#### [Exercise description]
Nothing in the data should be left out, so repeat it all exactly.

Source texts of formatted documents:
┄┄┄┄┄┄

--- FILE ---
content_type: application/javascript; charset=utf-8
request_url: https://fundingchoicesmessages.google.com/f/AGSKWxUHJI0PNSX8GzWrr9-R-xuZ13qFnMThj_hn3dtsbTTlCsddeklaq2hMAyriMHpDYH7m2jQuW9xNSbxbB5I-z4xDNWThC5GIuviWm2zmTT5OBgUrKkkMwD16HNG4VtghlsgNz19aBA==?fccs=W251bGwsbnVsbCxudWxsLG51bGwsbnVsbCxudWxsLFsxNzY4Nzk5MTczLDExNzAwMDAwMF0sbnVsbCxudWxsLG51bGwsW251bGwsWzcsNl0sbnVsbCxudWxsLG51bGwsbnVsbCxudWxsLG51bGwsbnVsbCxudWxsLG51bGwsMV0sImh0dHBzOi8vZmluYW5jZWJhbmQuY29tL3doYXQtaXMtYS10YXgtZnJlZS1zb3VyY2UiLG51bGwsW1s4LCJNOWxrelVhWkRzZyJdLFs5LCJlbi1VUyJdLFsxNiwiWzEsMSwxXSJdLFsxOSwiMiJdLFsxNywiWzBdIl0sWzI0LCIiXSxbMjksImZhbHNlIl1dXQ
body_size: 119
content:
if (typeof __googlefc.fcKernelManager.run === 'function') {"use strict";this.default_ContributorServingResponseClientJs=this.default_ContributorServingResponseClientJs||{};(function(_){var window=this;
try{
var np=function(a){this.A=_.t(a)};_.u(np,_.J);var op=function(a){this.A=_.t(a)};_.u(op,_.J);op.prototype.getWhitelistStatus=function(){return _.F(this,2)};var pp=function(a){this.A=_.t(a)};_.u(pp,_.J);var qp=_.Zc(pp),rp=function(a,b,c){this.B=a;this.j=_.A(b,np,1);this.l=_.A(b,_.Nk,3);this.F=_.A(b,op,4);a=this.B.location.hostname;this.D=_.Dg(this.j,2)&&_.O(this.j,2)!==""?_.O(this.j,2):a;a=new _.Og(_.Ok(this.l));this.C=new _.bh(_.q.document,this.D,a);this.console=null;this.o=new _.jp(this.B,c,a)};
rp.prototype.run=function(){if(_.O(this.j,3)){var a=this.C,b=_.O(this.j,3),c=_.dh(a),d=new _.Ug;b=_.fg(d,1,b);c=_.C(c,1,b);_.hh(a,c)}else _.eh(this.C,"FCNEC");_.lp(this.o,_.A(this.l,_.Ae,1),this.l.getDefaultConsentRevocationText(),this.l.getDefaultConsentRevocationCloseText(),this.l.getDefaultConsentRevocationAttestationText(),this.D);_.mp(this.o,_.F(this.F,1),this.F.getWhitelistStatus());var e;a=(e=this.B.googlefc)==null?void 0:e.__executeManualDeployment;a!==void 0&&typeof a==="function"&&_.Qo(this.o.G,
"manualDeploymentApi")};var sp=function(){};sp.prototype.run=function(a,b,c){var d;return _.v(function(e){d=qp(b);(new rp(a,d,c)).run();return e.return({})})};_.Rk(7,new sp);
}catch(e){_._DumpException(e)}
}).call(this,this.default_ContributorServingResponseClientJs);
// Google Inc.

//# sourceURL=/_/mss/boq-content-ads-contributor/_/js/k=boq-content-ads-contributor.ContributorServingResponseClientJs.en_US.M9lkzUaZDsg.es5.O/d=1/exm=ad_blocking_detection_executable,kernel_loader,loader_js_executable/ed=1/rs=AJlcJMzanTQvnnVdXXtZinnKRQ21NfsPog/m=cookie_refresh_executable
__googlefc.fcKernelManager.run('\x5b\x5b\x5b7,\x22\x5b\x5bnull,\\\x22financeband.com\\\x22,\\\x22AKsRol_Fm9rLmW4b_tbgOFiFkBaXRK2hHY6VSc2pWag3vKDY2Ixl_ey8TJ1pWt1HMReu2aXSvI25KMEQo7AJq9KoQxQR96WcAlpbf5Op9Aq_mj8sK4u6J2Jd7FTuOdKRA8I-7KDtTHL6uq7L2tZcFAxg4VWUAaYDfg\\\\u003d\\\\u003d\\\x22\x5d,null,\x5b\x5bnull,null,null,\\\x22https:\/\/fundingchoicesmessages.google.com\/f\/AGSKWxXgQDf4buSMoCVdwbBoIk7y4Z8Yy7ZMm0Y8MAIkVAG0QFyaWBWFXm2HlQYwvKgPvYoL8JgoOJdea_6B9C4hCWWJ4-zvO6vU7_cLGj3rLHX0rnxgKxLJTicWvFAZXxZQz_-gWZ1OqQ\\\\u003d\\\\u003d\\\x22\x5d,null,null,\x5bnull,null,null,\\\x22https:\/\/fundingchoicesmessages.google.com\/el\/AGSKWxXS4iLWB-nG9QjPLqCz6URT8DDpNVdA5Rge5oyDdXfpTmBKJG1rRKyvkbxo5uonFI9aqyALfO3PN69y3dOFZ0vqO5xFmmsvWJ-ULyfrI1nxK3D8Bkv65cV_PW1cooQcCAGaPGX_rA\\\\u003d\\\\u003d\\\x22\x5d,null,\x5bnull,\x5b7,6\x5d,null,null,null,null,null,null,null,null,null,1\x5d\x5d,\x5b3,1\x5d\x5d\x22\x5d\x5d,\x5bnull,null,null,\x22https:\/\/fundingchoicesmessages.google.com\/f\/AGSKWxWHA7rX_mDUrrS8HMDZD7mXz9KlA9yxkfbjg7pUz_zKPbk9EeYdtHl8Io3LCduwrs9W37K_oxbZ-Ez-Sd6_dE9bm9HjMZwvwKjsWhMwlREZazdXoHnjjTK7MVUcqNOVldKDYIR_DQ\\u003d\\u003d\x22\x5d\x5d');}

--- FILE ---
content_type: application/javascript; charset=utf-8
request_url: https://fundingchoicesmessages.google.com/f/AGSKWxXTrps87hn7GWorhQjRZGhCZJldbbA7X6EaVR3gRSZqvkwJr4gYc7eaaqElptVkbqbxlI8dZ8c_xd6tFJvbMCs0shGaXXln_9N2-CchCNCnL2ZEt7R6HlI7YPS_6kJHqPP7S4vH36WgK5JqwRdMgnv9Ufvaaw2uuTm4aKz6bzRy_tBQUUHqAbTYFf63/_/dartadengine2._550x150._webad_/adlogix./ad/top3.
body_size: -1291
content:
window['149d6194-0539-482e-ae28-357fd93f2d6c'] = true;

┄┄┄┄┄┄

#### [Output of the task]
--- FILE ---
content_type: application/javascript; charset=utf-8
request_url: https://fundingchoicesmessages.google.com/f/AGSKWxUHJI0PNSX8GzWrr9-R-xuZ13qFnMThj_hn3dtsbTTlCsddeklaq2hMAyriMHpDYH7m2jQuW9xNSbxbB5I-z4xDNWThC5GIuviWm2zmTT5OBgUrKkkMwD16HNG4VtghlsgNz19aBA==?fccs=W251bGwsbnVsbCxudWxsLG51bGwsbnVsbCxudWxsLFsxNzY4Nzk5MTczLDExNzAwMDAwMF0sbnVsbCxudWxsLG51bGwsW251bGwsWzcsNl0sbnVsbCxudWxsLG51bGwsbnVsbCxudWxsLG51bGwsbnVsbCxudWxsLG51bGwsMV0sImh0dHBzOi8vZmluYW5jZWJhbmQuY29tL3doYXQtaXMtYS10YXgtZnJlZS1zb3VyY2UiLG51bGwsW1s4LCJNOWxrelVhWkRzZyJdLFs5LCJlbi1VUyJdLFsxNiwiWzEsMSwxXSJdLFsxOSwiMiJdLFsxNywiWzBdIl0sWzI0LCIiXSxbMjksImZhbHNlIl1dXQ
body_size: 119
content:
if (typeof __googlefc.fcKernelManager.run === 'function') {"use strict";this.default_ContributorServingResponseClientJs=this.default_ContributorServingResponseClientJs||{};(function(_){var window=this;
try{
var np=function(a){this.A=_.t(a)};_.u(np,_.J);var op=function(a){this.A=_.t(a)};_.u(op,_.J);op.prototype.getWhitelistStatus=function(){return _.F(this,2)};var pp=function(a){this.A=_.t(a)};_.u(pp,_.J);var qp=_.Zc(pp),rp=function(a,b,c){this.B=a;this.j=_.A(b,np,1);this.l=_.A(b,_.Nk,3);this.F=_.A(b,op,4);a=this.B.location.hostname;this.D=_.Dg(this.j,2)&&_.O(this.j,2)!==""?_.O(this.j,2):a;a=new _.Og(_.Ok(this.l));this.C=new _.bh(_.q.document,this.D,a);this.console=null;this.o=new _.jp(this.B,c,a)};
rp.prototype.run=function(){if(_.O(this.j,3)){var a=this.C,b=_.O(this.j,3),c=_.dh(a),d=new _.Ug;b=_.fg(d,1,b);c=_.C(c,1,b);_.hh(a,c)}else _.eh(this.C,"FCNEC");_.lp(this.o,_.A(this.l,_.Ae,1),this.l.getDefaultConsentRevocationText(),this.l.getDefaultConsentRevocationCloseText(),this.l.getDefaultConsentRevocationAttestationText(),this.D);_.mp(this.o,_.F(this.F,1),this.F.getWhitelistStatus());var e;a=(e=this.B.googlefc)==null?void 0:e.__executeManualDeployment;a!==void 0&&typeof a==="function"&&_.Qo(this.o.G,
"manualDeploymentApi")};var sp=function(){};sp.prototype.run=function(a,b,c){var d;return _.v(function(e){d=qp(b);(new rp(a,d,c)).run();return e.return({})})};_.Rk(7,new sp);
}catch(e){_._DumpException(e)}
}).call(this,this.default_ContributorServingResponseClientJs);
// Google Inc.

//# sourceURL=/_/mss/boq-content-ads-contributor/_/js/k=boq-content-ads-contributor.ContributorServingResponseClientJs.en_US.M9lkzUaZDsg.es5.O/d=1/exm=ad_blocking_detection_executable,kernel_loader,loader_js_executable/ed=1/rs=AJlcJMzanTQvnnVdXXtZinnKRQ21NfsPog/m=cookie_refresh_executable
__googlefc.fcKernelManager.run('\x5b\x5b\x5b7,\x22\x5b\x5bnull,\\\x22financeband.com\\\x22,\\\x22AKsRol_Fm9rLmW4b_tbgOFiFkBaXRK2hHY6VSc2pWag3vKDY2Ixl_ey8TJ1pWt1HMReu2aXSvI25KMEQo7AJq9KoQxQR96WcAlpbf5Op9Aq_mj8sK4u6J2Jd7FTuOdKRA8I-7KDtTHL6uq7L2tZcFAxg4VWUAaYDfg\\\\u003d\\\\u003d\\\x22\x5d,null,\x5b\x5bnull,null,null,\\\x22https:\/\/fundingchoicesmessages.google.com\/f\/AGSKWxXgQDf4buSMoCVdwbBoIk7y4Z8Yy7ZMm0Y8MAIkVAG0QFyaWBWFXm2HlQYwvKgPvYoL8JgoOJdea_6B9C4hCWWJ4-zvO6vU7_cLGj3rLHX0rnxgKxLJTicWvFAZXxZQz_-gWZ1OqQ\\\\u003d\\\\u003d\\\x22\x5d,null,null,\x5bnull,null,null,\\\x22https:\/\/fundingchoicesmessages.google.com\/el\/AGSKWxXS4iLWB-nG9QjPLqCz6URT8DDpNVdA5Rge5oyDdXfpTmBKJG1rRKyvkbxo5uonFI9aqyALfO3PN69y3dOFZ0vqO5xFmmsvWJ-ULyfrI1nxK3D8Bkv65cV_PW1cooQcCAGaPGX_rA\\\\u003d\\\\u003d\\\x22\x5d,null,\x5bnull,\x5b7,6\x5d,null,null,null,null,null,null,null,null,null,1\x5d\x5d,\x5b3,1\x5d\x5d\x22\x5d\x5d,\x5bnull,null,null,\x22https:\/\/fundingchoicesmessages.google.com\/f\/AGSKWxWHA7rX_mDUrrS8HMDZD7mXz9KlA9yxkfbjg7pUz_zKPbk9EeYdtHl8Io3LCduwrs9W37K_oxbZ-Ez-Sd6_dE9bm9HjMZwvwKjsWhMwlREZazdXoHnjjTK7MVUcqNOVldKDYIR_DQ\\u003d\\u003d\x22\x5d\x5d');}

--- FILE ---
content_type: application/javascript; charset=utf-8
request_url: https://fundingchoicesmessages.google.com/f/AGSKWxXTrps87hn7GWorhQjRZGhCZJldbbA7X6EaVR3gRSZqvkwJr4gYc7eaaqElptVkbqbxlI8dZ8c_xd6tFJvbMCs0shGaXXln_9N2-CchCNCnL2ZEt7R6HlI7YPS_6kJHqPP7S4vH36WgK5JqwRdMgnv9Ufvaaw2uuTm4aKz6bzRy_tBQUUHqAbTYFf63/_/dartadengine2._550x150._webad_/adlogix./ad/top3.
body_size: -1291
content:
window['149d6194-0539-482e-ae28-357fd93f2d6c'] = true;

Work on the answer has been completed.